Good Fit Characteristics

  • Stateless applications
  • Rapidly developing CRUD-heavy applications
  • Applications composed of a few services
  • Deploying complex APIs

Bad Fit Characteristics

  • Stateful applications that require lots of in-memory state to meet performance or functional requirements
  • Applications built with large or opinionated frameworks or applications that have slow start-up times (this can be okay with Flex)
  • Systems that require protocols other than HTTP

Cloud Run

If you’re looking to react to real-time events but need custom runtimes or binaries not supported by Cloud Functions, Cloud Run is a good choice. It’s also a good option for building stateless HTTP-based web services. It’s trimmed down compared to App Engine Flex, which means it has fewer features, but it also has faster instance start-up times, can scale to zero, and is billed only by actual request-processing time rather than instance time. 

Good Fit Characteristics

  • Stateless services that are easily containerized
  • Event-driven applications and systems
  • Applications that require custom system and language dependencies

Bad Fit Characteristics

  • Highly stateful systems or systems that require protocols other than HTTP
  • Compliance requirements that demand strict controls over the low-level environment and infrastructure (might be okay with the Knative GKE mode)

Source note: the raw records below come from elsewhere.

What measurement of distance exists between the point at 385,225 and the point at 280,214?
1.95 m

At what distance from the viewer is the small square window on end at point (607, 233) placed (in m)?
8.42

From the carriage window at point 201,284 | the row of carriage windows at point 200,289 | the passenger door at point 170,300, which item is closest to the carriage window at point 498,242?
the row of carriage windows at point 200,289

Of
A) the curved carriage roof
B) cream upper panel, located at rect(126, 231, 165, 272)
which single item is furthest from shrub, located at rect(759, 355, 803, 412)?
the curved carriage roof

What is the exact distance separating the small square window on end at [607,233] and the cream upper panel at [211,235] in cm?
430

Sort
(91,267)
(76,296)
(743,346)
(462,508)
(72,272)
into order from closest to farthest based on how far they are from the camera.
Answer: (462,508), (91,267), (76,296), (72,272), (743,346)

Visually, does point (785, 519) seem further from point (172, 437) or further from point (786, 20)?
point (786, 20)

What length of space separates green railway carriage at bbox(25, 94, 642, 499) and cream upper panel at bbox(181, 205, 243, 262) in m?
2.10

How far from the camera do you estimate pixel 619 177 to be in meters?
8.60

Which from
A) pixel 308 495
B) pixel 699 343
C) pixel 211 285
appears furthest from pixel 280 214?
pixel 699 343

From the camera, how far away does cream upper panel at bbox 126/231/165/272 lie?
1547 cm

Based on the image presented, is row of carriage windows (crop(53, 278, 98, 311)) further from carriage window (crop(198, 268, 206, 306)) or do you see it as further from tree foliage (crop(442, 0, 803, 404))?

Finally, Google also provides a decision tree for choosing a serverless compute platform.

* App Engine standard environment supports Node.js, Python, Java, Go, PHP
* Cloud Function supports Node.js, Python, Go

Summary

Going serverless can provide a lot of efficiencies by freeing up resources and investment to focus on things that are more strategic and differentiating for a business rather than commodity infrastructure. There are trade-offs when using managed services and serverless solutions. We lose some control and visibility. At certain usage levels there can be a premium, so eventually renting VMs might be the more cost-effective solution once you crack that barrier. However, it’s important to consider not just operational costs involved in managing infrastructure, but also opportunity costs. These trade-offs have to be weighed carefully against the benefits they bring to the business.

One thing worth pointing out is that it’s often easier to move down a level of abstraction than up. That is, there’s typically less friction involved in moving from a more opinionated platform to a less opinionated one than vice versa. This is why we usually suggest starting with the highest level of abstraction possible and dropping down if and when needed.